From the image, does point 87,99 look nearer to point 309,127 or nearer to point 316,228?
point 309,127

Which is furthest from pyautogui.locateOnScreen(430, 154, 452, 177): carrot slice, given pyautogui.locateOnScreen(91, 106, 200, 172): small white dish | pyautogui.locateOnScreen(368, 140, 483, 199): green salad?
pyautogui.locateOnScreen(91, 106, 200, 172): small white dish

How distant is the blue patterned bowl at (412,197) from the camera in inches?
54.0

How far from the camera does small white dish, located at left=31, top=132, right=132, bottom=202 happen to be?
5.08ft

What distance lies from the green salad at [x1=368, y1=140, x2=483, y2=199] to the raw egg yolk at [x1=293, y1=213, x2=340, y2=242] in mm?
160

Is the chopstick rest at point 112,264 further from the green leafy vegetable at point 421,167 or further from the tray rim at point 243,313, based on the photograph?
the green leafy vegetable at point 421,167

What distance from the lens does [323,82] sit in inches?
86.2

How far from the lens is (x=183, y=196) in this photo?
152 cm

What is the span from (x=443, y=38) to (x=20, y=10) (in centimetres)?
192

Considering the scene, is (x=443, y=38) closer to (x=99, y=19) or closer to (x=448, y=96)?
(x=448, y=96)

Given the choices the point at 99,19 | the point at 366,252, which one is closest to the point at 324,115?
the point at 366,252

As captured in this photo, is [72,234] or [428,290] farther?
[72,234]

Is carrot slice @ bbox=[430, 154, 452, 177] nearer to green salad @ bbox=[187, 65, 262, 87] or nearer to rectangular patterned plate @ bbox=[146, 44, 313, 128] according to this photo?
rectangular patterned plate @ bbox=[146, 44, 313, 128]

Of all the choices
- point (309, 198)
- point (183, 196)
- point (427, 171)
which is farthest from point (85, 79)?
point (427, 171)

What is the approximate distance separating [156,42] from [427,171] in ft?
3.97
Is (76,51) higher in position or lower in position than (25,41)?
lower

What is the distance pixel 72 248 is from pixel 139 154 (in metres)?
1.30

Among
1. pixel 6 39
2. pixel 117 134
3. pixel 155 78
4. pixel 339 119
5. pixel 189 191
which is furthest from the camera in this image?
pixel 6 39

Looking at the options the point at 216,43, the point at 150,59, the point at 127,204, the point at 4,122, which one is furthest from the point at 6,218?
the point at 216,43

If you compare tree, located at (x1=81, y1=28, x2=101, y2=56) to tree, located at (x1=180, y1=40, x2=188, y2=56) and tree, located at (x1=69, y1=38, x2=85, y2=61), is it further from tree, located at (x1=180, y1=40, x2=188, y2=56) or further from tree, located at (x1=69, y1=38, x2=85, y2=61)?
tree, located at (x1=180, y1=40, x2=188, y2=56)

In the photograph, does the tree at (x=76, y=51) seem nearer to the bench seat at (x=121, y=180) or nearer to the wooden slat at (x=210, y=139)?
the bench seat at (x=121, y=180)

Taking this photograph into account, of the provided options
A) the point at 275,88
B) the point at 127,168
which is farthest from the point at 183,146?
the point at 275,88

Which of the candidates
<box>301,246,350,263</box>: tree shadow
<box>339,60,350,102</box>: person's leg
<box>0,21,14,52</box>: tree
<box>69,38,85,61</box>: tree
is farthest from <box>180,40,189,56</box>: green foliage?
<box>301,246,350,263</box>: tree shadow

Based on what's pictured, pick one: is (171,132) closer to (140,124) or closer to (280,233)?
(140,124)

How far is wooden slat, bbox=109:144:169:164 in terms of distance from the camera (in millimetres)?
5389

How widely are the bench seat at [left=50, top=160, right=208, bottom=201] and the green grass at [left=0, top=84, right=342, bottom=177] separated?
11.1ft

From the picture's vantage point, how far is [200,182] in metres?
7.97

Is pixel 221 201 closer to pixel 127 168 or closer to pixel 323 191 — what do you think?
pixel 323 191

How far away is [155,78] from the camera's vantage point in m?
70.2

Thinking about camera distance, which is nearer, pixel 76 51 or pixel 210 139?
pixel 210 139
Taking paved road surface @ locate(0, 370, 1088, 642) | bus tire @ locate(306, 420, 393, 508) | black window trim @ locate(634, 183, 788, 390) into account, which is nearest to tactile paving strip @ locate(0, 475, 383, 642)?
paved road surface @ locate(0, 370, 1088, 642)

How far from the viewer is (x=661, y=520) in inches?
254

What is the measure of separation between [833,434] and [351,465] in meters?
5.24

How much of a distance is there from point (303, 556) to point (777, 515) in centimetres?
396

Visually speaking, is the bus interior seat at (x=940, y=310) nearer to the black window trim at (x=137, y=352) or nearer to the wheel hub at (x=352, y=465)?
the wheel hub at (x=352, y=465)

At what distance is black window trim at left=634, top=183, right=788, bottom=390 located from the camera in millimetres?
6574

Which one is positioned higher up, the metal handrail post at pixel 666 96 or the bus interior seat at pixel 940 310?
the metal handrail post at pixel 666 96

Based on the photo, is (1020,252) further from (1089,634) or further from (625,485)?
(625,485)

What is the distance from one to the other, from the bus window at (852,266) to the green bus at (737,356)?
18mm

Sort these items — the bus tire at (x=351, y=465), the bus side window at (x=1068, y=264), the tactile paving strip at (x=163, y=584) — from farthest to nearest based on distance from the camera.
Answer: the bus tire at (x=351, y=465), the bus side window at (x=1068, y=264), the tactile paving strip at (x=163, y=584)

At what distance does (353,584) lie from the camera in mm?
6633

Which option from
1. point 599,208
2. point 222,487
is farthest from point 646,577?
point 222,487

********************

Problem to solve |
Copy all of the items above word for word, without changing anything.

Written solution |
From the image, does point 87,99 look nearer to point 309,127 or nearer to point 316,228?
point 309,127

Which is furthest from pyautogui.locateOnScreen(430, 154, 452, 177): carrot slice, given pyautogui.locateOnScreen(91, 106, 200, 172): small white dish | pyautogui.locateOnScreen(368, 140, 483, 199): green salad?
pyautogui.locateOnScreen(91, 106, 200, 172): small white dish

How distant is the blue patterned bowl at (412,197) from the camera in inches?
54.0

How far from the camera does small white dish, located at left=31, top=132, right=132, bottom=202 happen to be?
5.08ft

What distance lies from the green salad at [x1=368, y1=140, x2=483, y2=199] to the raw egg yolk at [x1=293, y1=213, x2=340, y2=242] in mm?
160

Is the chopstick rest at point 112,264 further from the green leafy vegetable at point 421,167 or further from the tray rim at point 243,313, based on the photograph?
the green leafy vegetable at point 421,167

What distance from the lens does [323,82] sit in inches?
86.2

How far from the lens is (x=183, y=196) in this photo?
152 cm

What is the span from (x=443, y=38) to (x=20, y=10) (in centimetres)?
192

Considering the scene, is (x=443, y=38) closer to (x=99, y=19) or closer to (x=448, y=96)?
(x=448, y=96)

Given the choices the point at 99,19 | the point at 366,252, which one is closest to the point at 324,115?
the point at 366,252

As captured in this photo, is [72,234] or [428,290] farther?
[72,234]

Is carrot slice @ bbox=[430, 154, 452, 177] nearer to green salad @ bbox=[187, 65, 262, 87] or nearer to rectangular patterned plate @ bbox=[146, 44, 313, 128] according to this photo?
rectangular patterned plate @ bbox=[146, 44, 313, 128]

Of all the choices
- point (309, 198)
- point (183, 196)
- point (427, 171)
which is farthest from point (85, 79)?
point (427, 171)

What is the approximate distance separating [156,42] from [427,171] in ft?
3.97
Is (76,51) higher in position or lower in position than (25,41)?
lower

What is the distance pixel 72 248 is from pixel 139 154 (in metres)?
1.30

Among
1. pixel 6 39
2. pixel 117 134
3. pixel 155 78
4. pixel 339 119
5. pixel 189 191
which is furthest from the camera in this image?
pixel 6 39

Looking at the options the point at 216,43, the point at 150,59, the point at 127,204, the point at 4,122, which one is furthest from the point at 6,218?
the point at 216,43

If you compare tree, located at (x1=81, y1=28, x2=101, y2=56) to tree, located at (x1=180, y1=40, x2=188, y2=56) and tree, located at (x1=69, y1=38, x2=85, y2=61), is it further from tree, located at (x1=180, y1=40, x2=188, y2=56) or further from tree, located at (x1=69, y1=38, x2=85, y2=61)?
tree, located at (x1=180, y1=40, x2=188, y2=56)

In the photograph, does the tree at (x=76, y=51) seem nearer to the bench seat at (x=121, y=180) or nearer to the wooden slat at (x=210, y=139)?
the bench seat at (x=121, y=180)

Taking this photograph into account, of the provided options
A) the point at 275,88
B) the point at 127,168
which is farthest from the point at 183,146?
the point at 275,88

Which of the candidates
<box>301,246,350,263</box>: tree shadow
<box>339,60,350,102</box>: person's leg
<box>0,21,14,52</box>: tree
<box>69,38,85,61</box>: tree
is farthest from <box>180,40,189,56</box>: green foliage?
<box>301,246,350,263</box>: tree shadow

Based on what's pictured, pick one: is (171,132) closer to (140,124) or closer to (280,233)?
(140,124)

How far is wooden slat, bbox=109:144:169:164 in terms of distance from the camera (in millimetres)?
5389

How widely are the bench seat at [left=50, top=160, right=208, bottom=201] and the green grass at [left=0, top=84, right=342, bottom=177] separated?
11.1ft

From the picture's vantage point, how far is [200,182] in metres?
7.97

Is pixel 221 201 closer to pixel 127 168 or closer to pixel 323 191 — what do you think?
pixel 323 191

How far away is [155,78] from the camera's vantage point in m?
70.2

Thinking about camera distance, which is nearer, pixel 76 51 or pixel 210 139?
pixel 210 139
Taking paved road surface @ locate(0, 370, 1088, 642) | bus tire @ locate(306, 420, 393, 508) | black window trim @ locate(634, 183, 788, 390) into account, which is nearest to tactile paving strip @ locate(0, 475, 383, 642)?
paved road surface @ locate(0, 370, 1088, 642)

How far from the viewer is (x=661, y=520) in inches?
254

What is the measure of separation between [833,434] and [351,465] in meters?
5.24

How much of a distance is there from point (303, 556) to point (777, 515) in centimetres?
396

Visually speaking, is the bus interior seat at (x=940, y=310) nearer to the black window trim at (x=137, y=352) or nearer to the wheel hub at (x=352, y=465)?
the wheel hub at (x=352, y=465)

At what distance is black window trim at left=634, top=183, right=788, bottom=390 located from the camera in millimetres?
6574

Which one is positioned higher up, the metal handrail post at pixel 666 96 or the bus interior seat at pixel 940 310?
the metal handrail post at pixel 666 96

Based on the photo, is (1020,252) further from (1089,634) or further from (625,485)?
(625,485)

What is the distance from one to the other, from the bus window at (852,266) to the green bus at (737,356)?
18mm

Sort these items — the bus tire at (x=351, y=465), the bus side window at (x=1068, y=264), the tactile paving strip at (x=163, y=584) — from farthest to nearest based on distance from the camera.
Answer: the bus tire at (x=351, y=465), the bus side window at (x=1068, y=264), the tactile paving strip at (x=163, y=584)

At what distance does (353,584) lie from the camera in mm?
6633

Which option from
1. point 599,208
2. point 222,487
is farthest from point 646,577?
point 222,487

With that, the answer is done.